Tuesday, Oct. 4, 2011
Gaining momentum by helping others: College of Business Administration social entrepreneurship emphasis draws interest
MANHATTAN -- On college campuses across the nation, students can be seen wearing shoes by a brand that promises to give a pair of shoes to children in need. TOMS Shoes, a for-profit company, has captured customers with its social model. The same can be said about Kansas State University's Center for the Advancement of Entrepreneurship's growth: Its emphasis on social entrepreneurship has garnered interest from students across the K-State campus.
"Social entrepreneurship is really growing and it's because the students are so interested. They get really excited when they learn of simple ideas that turn into amazing success stories, such as TOMS Shoes," said Chad Jackson, associate director of the Center for the Advancement of Entrepreneurship. "The focus is on what the entity can do to benefit others, not just making a profit. A business does not automatically have to be a nonprofit organization to address issues of hunger, clean water and homelessness."
The center offers an entrepreneurship major through the K-State College of Business Administration, as well as an annual, campuswide entrepreneurship competition, The NEXT Big Thing, which has a social entrepreneurship division.
On Monday, Oct. 10, the center will offer a workshop on social entrepreneurship to introduce more students to this area of business. The workshop will be at 3:30 p.m. in the Little Theater at the K-State Student Union and is open to all students.
"Social entrepreneurship is, I feel, getting to the root of what business is and should be about -- helping others," says Hannah Rodlund, a senior majoring in entrepreneurship and marketing and pursuing minors in leadership studies and economics. "I am really excited about all the social entrepreneurship opportunities that Chad is working hard to bring to K-State. Even students who are not entrepreneurship or business majors will be able to get something out of the speakers, classes and programs dealing with social entrepreneurship."
Courses offered in the College of Business Administration include Introduction to New Venture Creation, which examines the entrepreneurial process and focuses on business start-up. Specific topics covered include new venture planning, marketing, financing and management. The course serves as a strong foundation for those aspiring to own and operate their own business as well as a real-world heads-up course for students who acknowledge that their future in business could very well benefit from examining projects in an entrepreneurial way, whether it is a traditional venture or one with a social component.

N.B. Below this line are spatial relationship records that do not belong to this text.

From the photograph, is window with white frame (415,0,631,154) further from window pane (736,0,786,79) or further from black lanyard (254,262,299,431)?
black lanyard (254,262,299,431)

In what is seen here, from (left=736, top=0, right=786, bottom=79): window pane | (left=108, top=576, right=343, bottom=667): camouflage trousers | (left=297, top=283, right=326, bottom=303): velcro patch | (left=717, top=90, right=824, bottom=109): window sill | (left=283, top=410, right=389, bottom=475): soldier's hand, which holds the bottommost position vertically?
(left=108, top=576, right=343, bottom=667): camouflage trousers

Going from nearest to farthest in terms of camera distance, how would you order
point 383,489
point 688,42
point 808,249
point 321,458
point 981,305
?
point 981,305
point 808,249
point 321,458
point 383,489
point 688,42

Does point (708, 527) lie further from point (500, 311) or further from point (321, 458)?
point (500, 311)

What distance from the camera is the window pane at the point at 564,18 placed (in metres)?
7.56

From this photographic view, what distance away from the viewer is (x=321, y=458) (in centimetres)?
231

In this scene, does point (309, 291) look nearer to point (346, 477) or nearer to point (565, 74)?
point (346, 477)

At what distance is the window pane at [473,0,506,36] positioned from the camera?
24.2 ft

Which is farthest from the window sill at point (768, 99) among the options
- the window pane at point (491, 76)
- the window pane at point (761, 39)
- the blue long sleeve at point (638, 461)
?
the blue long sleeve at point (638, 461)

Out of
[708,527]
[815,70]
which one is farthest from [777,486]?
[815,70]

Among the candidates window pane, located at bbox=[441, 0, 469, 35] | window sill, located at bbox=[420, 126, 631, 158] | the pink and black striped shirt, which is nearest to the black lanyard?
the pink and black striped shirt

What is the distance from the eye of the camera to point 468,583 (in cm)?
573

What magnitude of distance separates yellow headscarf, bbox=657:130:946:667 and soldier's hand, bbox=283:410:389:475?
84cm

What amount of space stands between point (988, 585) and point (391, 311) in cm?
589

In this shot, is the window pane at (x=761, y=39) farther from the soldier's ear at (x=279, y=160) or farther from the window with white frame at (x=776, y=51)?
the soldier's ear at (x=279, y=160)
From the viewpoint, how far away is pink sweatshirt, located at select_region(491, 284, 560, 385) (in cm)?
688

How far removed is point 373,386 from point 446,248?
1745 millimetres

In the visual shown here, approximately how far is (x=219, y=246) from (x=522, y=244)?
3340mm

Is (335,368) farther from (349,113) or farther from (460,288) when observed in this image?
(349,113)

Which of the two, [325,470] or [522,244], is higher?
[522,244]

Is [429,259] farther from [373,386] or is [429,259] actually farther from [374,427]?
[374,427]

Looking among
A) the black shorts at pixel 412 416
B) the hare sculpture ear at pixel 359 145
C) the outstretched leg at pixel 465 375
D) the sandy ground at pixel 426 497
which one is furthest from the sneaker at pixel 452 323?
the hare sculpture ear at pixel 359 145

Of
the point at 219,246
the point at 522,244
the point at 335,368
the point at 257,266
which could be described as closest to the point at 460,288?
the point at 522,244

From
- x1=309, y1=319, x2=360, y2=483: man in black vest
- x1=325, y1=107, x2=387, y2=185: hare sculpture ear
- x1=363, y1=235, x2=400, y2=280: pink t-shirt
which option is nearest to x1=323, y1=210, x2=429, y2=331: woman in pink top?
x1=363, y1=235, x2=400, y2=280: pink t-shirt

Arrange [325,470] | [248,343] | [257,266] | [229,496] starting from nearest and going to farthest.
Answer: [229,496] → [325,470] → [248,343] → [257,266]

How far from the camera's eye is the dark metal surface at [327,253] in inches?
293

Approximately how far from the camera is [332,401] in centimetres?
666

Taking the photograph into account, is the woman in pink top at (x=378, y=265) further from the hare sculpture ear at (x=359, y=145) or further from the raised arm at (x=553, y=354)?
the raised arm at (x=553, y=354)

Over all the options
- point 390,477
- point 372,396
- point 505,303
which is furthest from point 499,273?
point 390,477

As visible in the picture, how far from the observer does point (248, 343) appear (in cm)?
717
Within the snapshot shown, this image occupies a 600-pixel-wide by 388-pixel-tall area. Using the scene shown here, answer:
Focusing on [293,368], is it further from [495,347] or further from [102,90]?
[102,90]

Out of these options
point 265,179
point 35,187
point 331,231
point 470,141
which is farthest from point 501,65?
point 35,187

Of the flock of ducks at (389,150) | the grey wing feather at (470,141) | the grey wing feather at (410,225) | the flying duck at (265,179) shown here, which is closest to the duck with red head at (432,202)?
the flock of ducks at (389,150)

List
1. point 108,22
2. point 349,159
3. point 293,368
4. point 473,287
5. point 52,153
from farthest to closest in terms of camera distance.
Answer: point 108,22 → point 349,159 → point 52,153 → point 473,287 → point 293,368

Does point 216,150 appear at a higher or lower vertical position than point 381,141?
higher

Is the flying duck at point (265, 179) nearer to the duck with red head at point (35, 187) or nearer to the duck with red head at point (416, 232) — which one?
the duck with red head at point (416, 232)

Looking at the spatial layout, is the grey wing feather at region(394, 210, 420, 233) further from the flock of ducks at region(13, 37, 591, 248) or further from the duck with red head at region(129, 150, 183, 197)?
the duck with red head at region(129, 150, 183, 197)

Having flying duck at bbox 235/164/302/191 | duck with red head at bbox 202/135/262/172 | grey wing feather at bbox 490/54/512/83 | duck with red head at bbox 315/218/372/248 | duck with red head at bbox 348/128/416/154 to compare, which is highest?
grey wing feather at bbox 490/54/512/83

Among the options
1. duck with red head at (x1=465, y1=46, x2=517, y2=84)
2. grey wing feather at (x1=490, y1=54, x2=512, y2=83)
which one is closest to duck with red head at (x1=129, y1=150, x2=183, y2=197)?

Although housed in the College of Business Administration, the Center for the Advancement of Entrepreneurship partners with colleges across campus. The service learning program in the School of Leadership Studies gives K-State students the opportunity to directly improve the lives of those in greatest need, such as the Children and Youth Empowerment Centre, which provides sustainable solutions for street dwelling youth in Kenya.
While the Kenyan center provides a variety of programs to support, the K-State entrepreneurship program is directly involved with the creation of an entrepreneurship education initiative for the youth as well as developing methods to market and sell the products created through the youth enterprises.
"Just as an entrepreneur identifies opportunities to create value and make a profit, a social entrepreneur looks to do the same but by addressing key social issues at the same time," Jackson said.